The range is too limited, charging is too slow when it’s cold . . . the list of prejudices against electric cars is long. Even though progress is rapid, batteries remain the critical component for electromobility – as well as for many other applications, from smartphones to large storage devices designed to stabilise the power grid. The problem: Battery developers still lack a full understanding of what is happening, chemically and physically, during charging and discharging, especially in liquid electrolytes between the two electrodes through which charge carriers are exchanged.
Now Eric Ricardo Carreon Ruiz of PSI is bringing light into this darkness. A doctoral researcher in Pierre Boillat’s group at PSI, he is using neutrons from the Swiss spallation neutron source SINQ to investigate different electrolytes, studying for example their behaviour at fluctuating temperatures. His results provide important insights that could help in the development of new electrolytes and higher-performance batteries.
Insight with neutrons
Measurements made by the team, which includes PSI researchers Jong Min Lee, Natalie Stalder, and Lorenz Gubler as well as researchers from the United Kingdom and Denmark, rely on a technique called time-of-flight. This is well established in neutron imaging but has, until now, come a disadvantage: Exposure times were too long to make rapid changes visible. By combining the principles of spectroscopic neutron imaging and neutron attenuation, the team enhanced the time-of-flight technique in such a way that now even rapid changes – for example, when the liquid electrolyte in a battery solidifies at low temperatures – can now be seen.

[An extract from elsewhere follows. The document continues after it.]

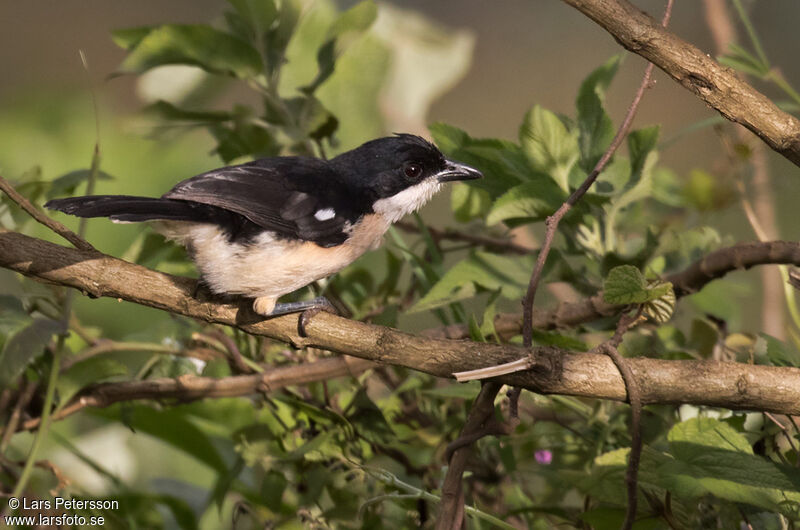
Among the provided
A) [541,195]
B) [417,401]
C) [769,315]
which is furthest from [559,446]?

During the analysis, the continuous neutron beam from SINQ is broken up into small packages. Since the neutrons in the beam have different energies and therefore different speeds, they pull away from each other as they travel through a tube several metres long. The fast neutrons reach the end of the tube first, with the slow ones following shortly afterwards. Because in physics the energy of an elementary particle is linked to its wavelength, neutrons fly out of the tube with different wavelengths, first those with short and then those with increasingly long wavelengths. The sample with the electrolyte behind it is scanned by neutrons with different wavelengths within a pulse of a few milliseconds. The neutrons interact with hydrogen atoms in the organic molecules that make up the electrolyte. By altering this interaction over time, depending on the wavelength, the researchers can identify which physical and chemical processes are taking place in the electrolyte.
How do batteries react at different temperatures?

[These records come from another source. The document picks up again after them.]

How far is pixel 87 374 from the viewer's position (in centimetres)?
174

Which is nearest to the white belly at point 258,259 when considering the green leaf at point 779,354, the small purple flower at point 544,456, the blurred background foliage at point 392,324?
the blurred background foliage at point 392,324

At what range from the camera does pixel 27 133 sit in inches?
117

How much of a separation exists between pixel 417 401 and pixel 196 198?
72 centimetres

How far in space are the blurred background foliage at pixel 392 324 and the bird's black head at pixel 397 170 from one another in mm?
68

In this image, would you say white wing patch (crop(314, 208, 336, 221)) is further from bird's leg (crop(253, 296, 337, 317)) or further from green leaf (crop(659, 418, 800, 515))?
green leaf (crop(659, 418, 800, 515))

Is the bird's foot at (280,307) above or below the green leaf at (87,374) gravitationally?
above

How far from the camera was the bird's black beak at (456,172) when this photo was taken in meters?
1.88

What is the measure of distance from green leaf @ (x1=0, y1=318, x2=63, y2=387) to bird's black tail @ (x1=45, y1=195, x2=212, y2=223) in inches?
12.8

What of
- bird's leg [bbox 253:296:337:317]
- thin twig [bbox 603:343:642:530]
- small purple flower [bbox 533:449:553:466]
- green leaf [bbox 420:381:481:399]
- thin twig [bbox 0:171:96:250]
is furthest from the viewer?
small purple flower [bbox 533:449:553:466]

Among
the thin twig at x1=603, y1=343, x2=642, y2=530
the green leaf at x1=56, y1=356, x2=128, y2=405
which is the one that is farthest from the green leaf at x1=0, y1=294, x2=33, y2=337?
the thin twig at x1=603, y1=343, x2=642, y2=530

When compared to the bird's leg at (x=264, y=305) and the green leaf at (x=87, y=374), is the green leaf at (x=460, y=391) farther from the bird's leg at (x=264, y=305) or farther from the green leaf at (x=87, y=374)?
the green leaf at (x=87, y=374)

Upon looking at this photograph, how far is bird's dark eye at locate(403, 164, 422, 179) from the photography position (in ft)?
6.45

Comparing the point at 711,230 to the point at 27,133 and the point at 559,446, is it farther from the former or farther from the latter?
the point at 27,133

Every battery manufacturer uses its own recipe for the electrolytes. The most common formula is a one-to-one mixture of the two organic substances ethylene carbonate and dimethyl carbonate, with a pinch of lithium salt. But other mixtures are also common, and the PSI experiment can reliably distinguish between them. The actual goal, however, is to track physical and chemical changes in the electrolyte at different temperatures. To this end, the temperature is adjusted up and down multiple times between minus 20 and plus 50 degrees Celsius. One thing this shows is that the liquid becomes solid at low temperatures. This has been known for a long time, which is why batteries in electric vehicles are warmed up before charging in the winter. But now, the PSI experiment makes it possible to understand exactly how, and at which sites in the battery, this process takes place. The spectroscopy images even show how the two organic components separate at low temperatures and how the ethylene carbonate sinks downwards. The measurements also provide, for the first time, spatial information about which electrolytes undergo this phase transition and at which temperatures.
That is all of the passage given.